Task objective.
Within the entries below, the lines from the one with "3. Storing &" through the one with "The negative impact" are to be set down exactly, both ends kept.

Data under study.
# # # # #

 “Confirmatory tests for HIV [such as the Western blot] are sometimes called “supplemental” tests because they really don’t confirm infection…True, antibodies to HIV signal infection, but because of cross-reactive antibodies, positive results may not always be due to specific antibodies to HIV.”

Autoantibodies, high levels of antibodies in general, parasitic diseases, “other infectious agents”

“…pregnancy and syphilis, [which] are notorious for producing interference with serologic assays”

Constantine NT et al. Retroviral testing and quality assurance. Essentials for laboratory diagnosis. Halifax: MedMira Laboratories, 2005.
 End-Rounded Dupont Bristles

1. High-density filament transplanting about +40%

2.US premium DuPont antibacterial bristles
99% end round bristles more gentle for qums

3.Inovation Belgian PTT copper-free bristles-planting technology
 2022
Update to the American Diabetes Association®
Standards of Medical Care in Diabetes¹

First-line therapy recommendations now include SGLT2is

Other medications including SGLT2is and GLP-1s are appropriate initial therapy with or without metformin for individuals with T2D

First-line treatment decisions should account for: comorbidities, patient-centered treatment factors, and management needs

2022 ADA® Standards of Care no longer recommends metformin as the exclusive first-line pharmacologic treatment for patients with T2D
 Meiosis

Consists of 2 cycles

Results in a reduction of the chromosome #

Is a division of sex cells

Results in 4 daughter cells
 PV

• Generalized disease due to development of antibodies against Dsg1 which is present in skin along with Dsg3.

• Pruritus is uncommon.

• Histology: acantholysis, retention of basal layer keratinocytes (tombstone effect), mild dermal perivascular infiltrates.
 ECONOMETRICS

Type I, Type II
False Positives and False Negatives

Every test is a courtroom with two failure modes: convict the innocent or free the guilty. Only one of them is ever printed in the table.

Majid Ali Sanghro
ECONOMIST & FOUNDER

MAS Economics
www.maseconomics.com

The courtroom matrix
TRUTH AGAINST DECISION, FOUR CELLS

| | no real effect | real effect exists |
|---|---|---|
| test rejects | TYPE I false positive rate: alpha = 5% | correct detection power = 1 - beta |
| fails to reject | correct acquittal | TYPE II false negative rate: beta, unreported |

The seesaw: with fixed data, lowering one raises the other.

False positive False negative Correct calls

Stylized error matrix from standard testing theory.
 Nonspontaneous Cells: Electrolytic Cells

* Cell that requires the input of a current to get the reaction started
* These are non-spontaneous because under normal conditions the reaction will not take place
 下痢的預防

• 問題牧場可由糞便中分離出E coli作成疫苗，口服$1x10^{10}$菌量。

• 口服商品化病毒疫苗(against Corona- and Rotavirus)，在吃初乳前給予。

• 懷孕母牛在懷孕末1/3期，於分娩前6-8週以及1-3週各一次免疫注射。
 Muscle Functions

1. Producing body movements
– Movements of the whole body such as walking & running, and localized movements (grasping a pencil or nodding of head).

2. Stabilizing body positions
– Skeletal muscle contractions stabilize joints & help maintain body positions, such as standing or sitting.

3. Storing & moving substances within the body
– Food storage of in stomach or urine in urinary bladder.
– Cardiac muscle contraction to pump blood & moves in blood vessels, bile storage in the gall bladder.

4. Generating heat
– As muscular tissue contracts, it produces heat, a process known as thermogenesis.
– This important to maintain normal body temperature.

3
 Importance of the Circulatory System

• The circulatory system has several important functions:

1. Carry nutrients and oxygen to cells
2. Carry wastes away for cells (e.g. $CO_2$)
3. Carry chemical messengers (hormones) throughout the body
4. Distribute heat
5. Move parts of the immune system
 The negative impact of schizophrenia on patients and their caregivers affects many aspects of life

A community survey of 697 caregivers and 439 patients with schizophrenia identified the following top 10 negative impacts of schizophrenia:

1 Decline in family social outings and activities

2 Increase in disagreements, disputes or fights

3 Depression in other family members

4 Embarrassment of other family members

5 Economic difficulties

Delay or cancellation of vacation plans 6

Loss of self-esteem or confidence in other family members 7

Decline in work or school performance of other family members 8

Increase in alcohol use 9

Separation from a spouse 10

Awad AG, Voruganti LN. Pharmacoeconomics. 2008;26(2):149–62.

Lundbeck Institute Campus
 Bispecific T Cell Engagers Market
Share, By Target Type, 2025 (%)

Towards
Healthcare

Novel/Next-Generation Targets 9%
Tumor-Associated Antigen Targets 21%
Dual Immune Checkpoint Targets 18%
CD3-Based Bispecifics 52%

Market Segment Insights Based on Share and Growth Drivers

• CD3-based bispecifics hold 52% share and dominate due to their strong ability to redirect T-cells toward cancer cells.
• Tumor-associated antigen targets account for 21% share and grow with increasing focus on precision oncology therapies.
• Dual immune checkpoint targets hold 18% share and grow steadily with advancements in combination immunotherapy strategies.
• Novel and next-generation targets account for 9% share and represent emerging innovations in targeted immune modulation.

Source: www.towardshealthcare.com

# # # # #

Solution to this exercise.
3. Storing & moving substances within the body
– Food storage of in stomach or urine in urinary bladder.
– Cardiac muscle contraction to pump blood & moves in blood vessels, bile storage in the gall bladder.

4. Generating heat
– As muscular tissue contracts, it produces heat, a process known as thermogenesis.
– This important to maintain normal body temperature.

3
 Importance of the Circulatory System

• The circulatory system has several important functions:

1. Carry nutrients and oxygen to cells
2. Carry wastes away for cells (e.g. $CO_2$)
3. Carry chemical messengers (hormones) throughout the body
4. Distribute heat
5. Move parts of the immune system
 The negative impact of schizophrenia on patients and their caregivers affects many aspects of life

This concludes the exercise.